> _Problem description_:
Set the data down again, exactly as it reads, but without the pictures.

(Stored dataset items)
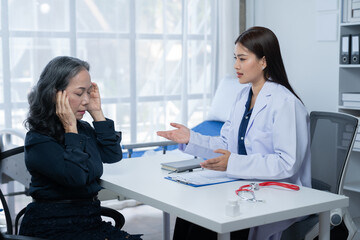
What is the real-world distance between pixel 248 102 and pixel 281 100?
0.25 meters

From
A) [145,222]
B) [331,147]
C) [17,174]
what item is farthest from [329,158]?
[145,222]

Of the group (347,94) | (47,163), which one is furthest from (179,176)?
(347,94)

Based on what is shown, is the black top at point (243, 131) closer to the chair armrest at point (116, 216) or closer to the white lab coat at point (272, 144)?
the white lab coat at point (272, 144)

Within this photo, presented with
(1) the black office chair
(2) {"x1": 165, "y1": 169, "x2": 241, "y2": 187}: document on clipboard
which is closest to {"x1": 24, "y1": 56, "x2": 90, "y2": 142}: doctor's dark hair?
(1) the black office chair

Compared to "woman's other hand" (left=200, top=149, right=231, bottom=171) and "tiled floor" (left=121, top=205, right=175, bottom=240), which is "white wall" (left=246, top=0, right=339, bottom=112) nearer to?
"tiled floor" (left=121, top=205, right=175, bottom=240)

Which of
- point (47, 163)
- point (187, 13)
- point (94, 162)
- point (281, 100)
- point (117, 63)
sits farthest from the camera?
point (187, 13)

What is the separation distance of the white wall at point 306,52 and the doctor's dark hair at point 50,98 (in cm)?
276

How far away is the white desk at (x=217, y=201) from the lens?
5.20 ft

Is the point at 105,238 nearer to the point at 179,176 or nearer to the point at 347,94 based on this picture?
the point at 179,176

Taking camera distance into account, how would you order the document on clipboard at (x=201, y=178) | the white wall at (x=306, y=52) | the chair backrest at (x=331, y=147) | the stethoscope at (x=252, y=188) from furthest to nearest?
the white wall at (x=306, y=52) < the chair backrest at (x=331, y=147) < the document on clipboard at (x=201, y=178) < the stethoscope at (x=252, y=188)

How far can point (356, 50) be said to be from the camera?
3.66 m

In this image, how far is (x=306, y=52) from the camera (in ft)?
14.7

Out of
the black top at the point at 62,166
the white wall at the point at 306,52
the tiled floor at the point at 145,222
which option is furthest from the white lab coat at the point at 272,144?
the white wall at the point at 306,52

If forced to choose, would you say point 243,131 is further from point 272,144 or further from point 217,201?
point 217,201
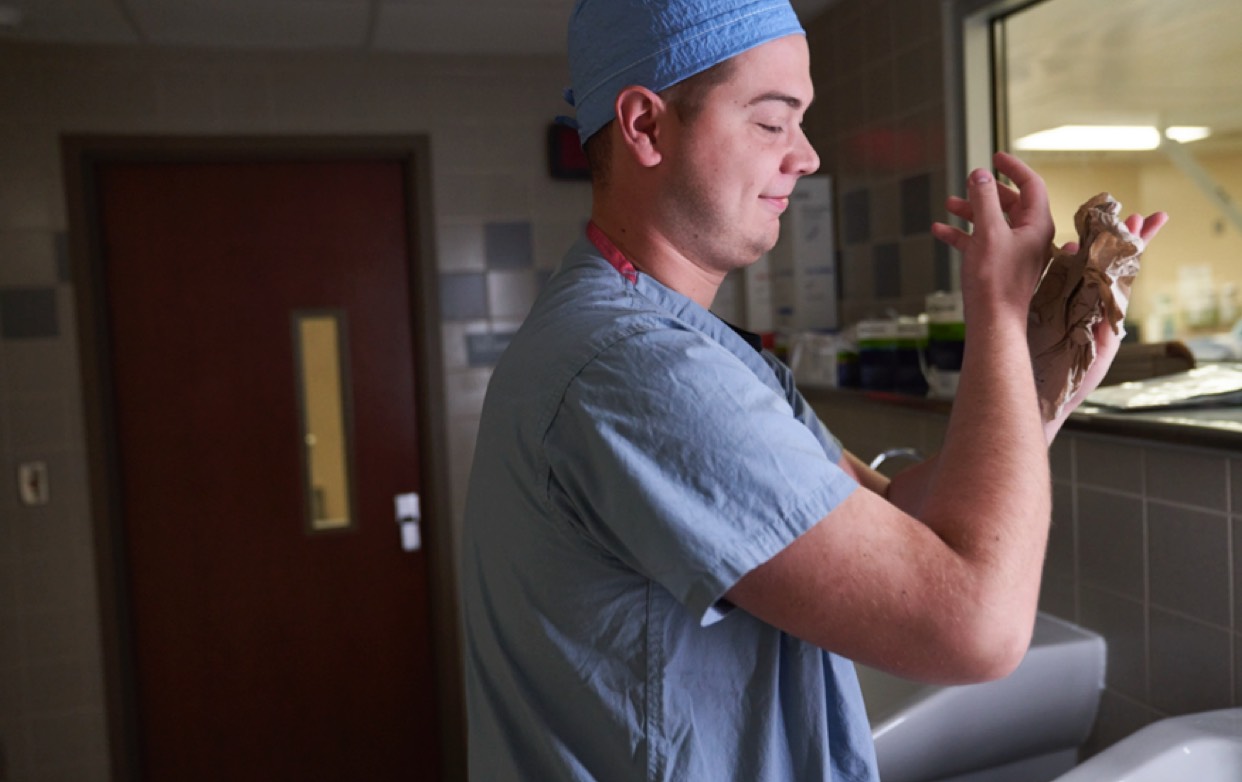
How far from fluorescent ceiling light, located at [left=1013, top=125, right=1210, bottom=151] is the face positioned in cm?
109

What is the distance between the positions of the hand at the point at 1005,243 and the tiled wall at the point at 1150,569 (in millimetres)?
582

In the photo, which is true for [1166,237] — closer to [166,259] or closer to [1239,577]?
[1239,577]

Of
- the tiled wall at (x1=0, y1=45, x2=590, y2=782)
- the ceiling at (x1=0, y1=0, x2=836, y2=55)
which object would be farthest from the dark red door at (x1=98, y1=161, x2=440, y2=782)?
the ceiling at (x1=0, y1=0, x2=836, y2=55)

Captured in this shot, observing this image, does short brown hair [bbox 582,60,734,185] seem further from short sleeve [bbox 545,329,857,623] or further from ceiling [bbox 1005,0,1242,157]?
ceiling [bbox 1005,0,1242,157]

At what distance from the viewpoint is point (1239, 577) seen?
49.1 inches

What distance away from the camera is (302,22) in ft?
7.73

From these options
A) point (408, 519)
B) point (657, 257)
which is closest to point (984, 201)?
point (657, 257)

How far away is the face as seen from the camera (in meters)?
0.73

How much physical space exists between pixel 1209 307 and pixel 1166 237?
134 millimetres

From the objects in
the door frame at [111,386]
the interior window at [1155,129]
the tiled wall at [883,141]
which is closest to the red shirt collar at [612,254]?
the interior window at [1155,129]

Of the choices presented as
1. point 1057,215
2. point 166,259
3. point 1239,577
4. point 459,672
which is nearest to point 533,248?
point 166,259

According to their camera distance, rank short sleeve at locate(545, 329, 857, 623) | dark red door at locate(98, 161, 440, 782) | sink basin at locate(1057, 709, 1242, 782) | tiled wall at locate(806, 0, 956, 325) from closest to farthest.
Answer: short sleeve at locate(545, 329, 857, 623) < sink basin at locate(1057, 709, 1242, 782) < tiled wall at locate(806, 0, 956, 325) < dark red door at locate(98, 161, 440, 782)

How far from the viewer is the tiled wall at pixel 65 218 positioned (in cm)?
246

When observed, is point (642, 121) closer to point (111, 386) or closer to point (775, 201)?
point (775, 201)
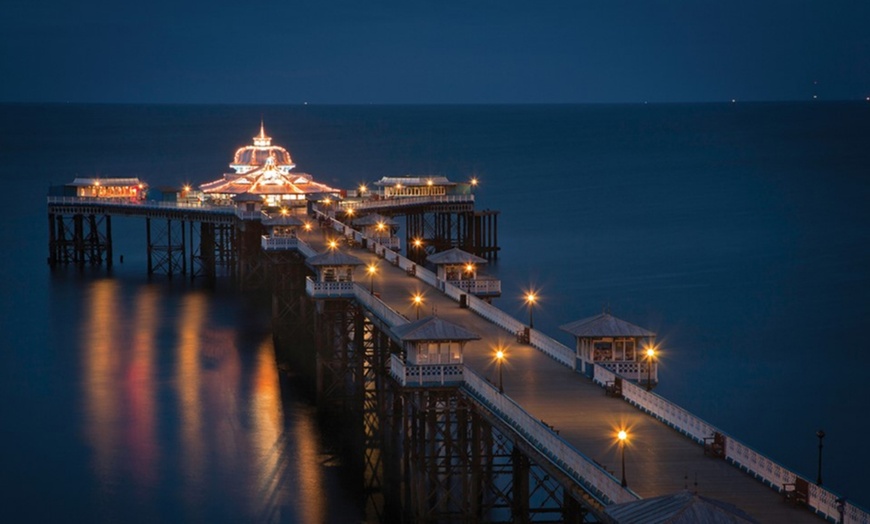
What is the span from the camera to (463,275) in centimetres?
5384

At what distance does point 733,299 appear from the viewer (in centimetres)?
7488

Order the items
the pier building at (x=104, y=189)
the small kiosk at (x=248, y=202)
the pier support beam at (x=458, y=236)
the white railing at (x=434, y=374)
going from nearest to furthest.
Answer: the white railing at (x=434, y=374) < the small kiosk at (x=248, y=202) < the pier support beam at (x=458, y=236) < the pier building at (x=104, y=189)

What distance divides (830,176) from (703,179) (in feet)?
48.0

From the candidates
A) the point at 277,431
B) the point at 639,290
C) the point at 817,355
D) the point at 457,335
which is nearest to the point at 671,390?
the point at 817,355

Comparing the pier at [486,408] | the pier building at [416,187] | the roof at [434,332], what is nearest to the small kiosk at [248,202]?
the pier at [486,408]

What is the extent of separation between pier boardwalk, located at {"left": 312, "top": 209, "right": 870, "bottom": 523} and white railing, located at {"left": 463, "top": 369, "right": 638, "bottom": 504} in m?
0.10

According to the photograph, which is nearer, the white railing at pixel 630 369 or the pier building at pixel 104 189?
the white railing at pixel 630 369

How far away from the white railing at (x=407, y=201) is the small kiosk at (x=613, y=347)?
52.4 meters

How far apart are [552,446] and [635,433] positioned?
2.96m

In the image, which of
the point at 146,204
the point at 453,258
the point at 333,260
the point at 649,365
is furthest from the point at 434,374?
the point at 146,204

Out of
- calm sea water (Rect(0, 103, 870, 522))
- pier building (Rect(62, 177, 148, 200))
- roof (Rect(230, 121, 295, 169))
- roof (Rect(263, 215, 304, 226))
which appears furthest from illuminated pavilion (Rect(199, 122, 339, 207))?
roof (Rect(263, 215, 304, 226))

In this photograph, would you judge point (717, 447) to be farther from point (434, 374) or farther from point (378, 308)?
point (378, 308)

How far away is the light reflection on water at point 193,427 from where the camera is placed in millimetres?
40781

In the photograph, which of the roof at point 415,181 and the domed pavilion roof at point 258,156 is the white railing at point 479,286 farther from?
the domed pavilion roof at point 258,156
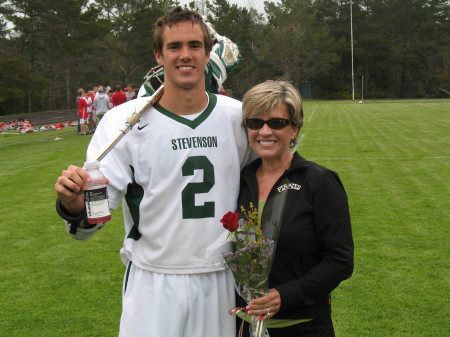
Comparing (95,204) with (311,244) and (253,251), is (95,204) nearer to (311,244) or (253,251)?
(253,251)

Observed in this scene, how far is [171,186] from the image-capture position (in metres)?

> _Solution to this exercise_:
What is the real-world distance between pixel 248 102 and pixel 281 100?
0.25 meters

From
A) [145,222]
B) [331,147]
C) [17,174]
what item is farthest from [329,158]?
[145,222]

Of the group (347,94) | (47,163), which one is furthest from (179,176)?
(347,94)

Based on what is shown, is the black top at point (243, 131) closer to the chair armrest at point (116, 216) or closer to the white lab coat at point (272, 144)?
the white lab coat at point (272, 144)

Within this photo, presented with
(1) the black office chair
(2) {"x1": 165, "y1": 169, "x2": 241, "y2": 187}: document on clipboard
which is closest to {"x1": 24, "y1": 56, "x2": 90, "y2": 142}: doctor's dark hair?
(1) the black office chair

Compared to "woman's other hand" (left=200, top=149, right=231, bottom=171) and "tiled floor" (left=121, top=205, right=175, bottom=240), which is "white wall" (left=246, top=0, right=339, bottom=112) nearer to?
"tiled floor" (left=121, top=205, right=175, bottom=240)

Which of
- point (47, 163)
- point (187, 13)
- point (94, 162)
- point (281, 100)
- point (117, 63)
sits farthest from the camera?
point (187, 13)

What is the separation distance of the white wall at point 306,52 and the doctor's dark hair at point 50,98 (in cm)?
276

How far away is the white desk at (x=217, y=201) from the lens?
5.20 ft

Is the point at 105,238 nearer to the point at 179,176 or nearer to the point at 347,94 based on this picture?
the point at 179,176

Taking camera distance into account, how would you order the document on clipboard at (x=201, y=178) | the white wall at (x=306, y=52) | the chair backrest at (x=331, y=147) | the stethoscope at (x=252, y=188) from furthest to nearest?
the white wall at (x=306, y=52) < the chair backrest at (x=331, y=147) < the document on clipboard at (x=201, y=178) < the stethoscope at (x=252, y=188)

How far can point (356, 50) be said to be from the camera?
3.66 m

In this image, how far is (x=306, y=52) from the camera (in ft)?
14.7

Out of
the black top at the point at 62,166
the white wall at the point at 306,52
the tiled floor at the point at 145,222
which option is furthest from the white lab coat at the point at 272,144?
the white wall at the point at 306,52

If forced to choose, would you say point 243,131 is further from point 272,144 or further from point 217,201?
point 217,201
How far from fluorescent ceiling light, located at [left=1013, top=125, right=1210, bottom=151] is the face positioned in cm?
109

What is the distance between the positions of the hand at the point at 1005,243 and the tiled wall at the point at 1150,569 (in millimetres)?
582

In the photo, which is true for [1166,237] — closer to [166,259] or closer to [1239,577]?
[1239,577]

Of
- the tiled wall at (x1=0, y1=45, x2=590, y2=782)
- the ceiling at (x1=0, y1=0, x2=836, y2=55)
which object would be farthest from the dark red door at (x1=98, y1=161, x2=440, y2=782)?
the ceiling at (x1=0, y1=0, x2=836, y2=55)

Captured in this shot, observing this image, does short brown hair [bbox 582,60,734,185] seem further from short sleeve [bbox 545,329,857,623] or further from ceiling [bbox 1005,0,1242,157]?
ceiling [bbox 1005,0,1242,157]

At what distance from the viewpoint is point (1239, 577) seen?
49.1 inches

What distance away from the camera is (302,22) in ft?
7.73

From these options
A) point (408, 519)
B) point (657, 257)
which is closest to point (984, 201)?
point (657, 257)

How far away is the face as seen from the camera (in meters)?
0.73

How much physical space exists between pixel 1209 307 and pixel 1166 237?
134 millimetres

From the objects in
the door frame at [111,386]
the interior window at [1155,129]
the tiled wall at [883,141]
which is closest to the red shirt collar at [612,254]?
the interior window at [1155,129]

Of the choices presented as
1. point 1057,215
2. point 166,259
3. point 1239,577
4. point 459,672
which is nearest to point 533,248?
point 166,259

According to their camera distance, rank short sleeve at locate(545, 329, 857, 623) | dark red door at locate(98, 161, 440, 782) | sink basin at locate(1057, 709, 1242, 782) | tiled wall at locate(806, 0, 956, 325) from closest to farthest.
Answer: short sleeve at locate(545, 329, 857, 623) < sink basin at locate(1057, 709, 1242, 782) < tiled wall at locate(806, 0, 956, 325) < dark red door at locate(98, 161, 440, 782)

How far from the viewer is the tiled wall at pixel 65 218 positioned (in cm)?
246

When observed, is point (642, 121) closer to point (111, 386) or closer to point (775, 201)?
point (775, 201)
What is the span from the camera to (463,275) in centimetres?
5384

At what distance does point 733,299 appear from the viewer (in centimetres)?
7488

Order the items
the pier building at (x=104, y=189)
the small kiosk at (x=248, y=202)
the pier support beam at (x=458, y=236)
the white railing at (x=434, y=374)
going from nearest to furthest.
Answer: the white railing at (x=434, y=374) < the small kiosk at (x=248, y=202) < the pier support beam at (x=458, y=236) < the pier building at (x=104, y=189)

What distance divides (830,176) from (703,179) (in feet)?
48.0

From the candidates
A) the point at 277,431
B) the point at 639,290
C) the point at 817,355
D) the point at 457,335
which is nearest to the point at 671,390?
the point at 817,355

Comparing the pier at [486,408] | the pier building at [416,187] | the roof at [434,332], what is nearest to the small kiosk at [248,202]?
the pier at [486,408]

What is the extent of separation between pier boardwalk, located at {"left": 312, "top": 209, "right": 870, "bottom": 523} and white railing, located at {"left": 463, "top": 369, "right": 638, "bottom": 504} in m?
0.10

According to the photograph, which is nearer, the white railing at pixel 630 369 or the pier building at pixel 104 189?
the white railing at pixel 630 369

How far away from the white railing at (x=407, y=201) is the small kiosk at (x=613, y=347)?
52.4 meters

How far apart are [552,446] and [635,433] positioned?
2.96m

In the image, which of
the point at 146,204
the point at 453,258
the point at 333,260
the point at 649,365
is furthest from the point at 434,374?
the point at 146,204

Out of
- calm sea water (Rect(0, 103, 870, 522))
- pier building (Rect(62, 177, 148, 200))
- roof (Rect(230, 121, 295, 169))
- roof (Rect(263, 215, 304, 226))
which appears furthest from illuminated pavilion (Rect(199, 122, 339, 207))?
roof (Rect(263, 215, 304, 226))

In this photograph, would you judge point (717, 447) to be farther from point (434, 374) or farther from point (378, 308)?
point (378, 308)

How far away is the light reflection on water at point 193,427 from where the camera is placed in millimetres?
40781

In the photograph, which of the roof at point 415,181 and the domed pavilion roof at point 258,156 is the white railing at point 479,286 farther from?
the domed pavilion roof at point 258,156
Comparing (95,204) with (311,244) and (253,251), is (95,204) nearer to (311,244) or (253,251)?
(253,251)

Observed in this scene, how far is [171,186] from the image-capture position (in metres)?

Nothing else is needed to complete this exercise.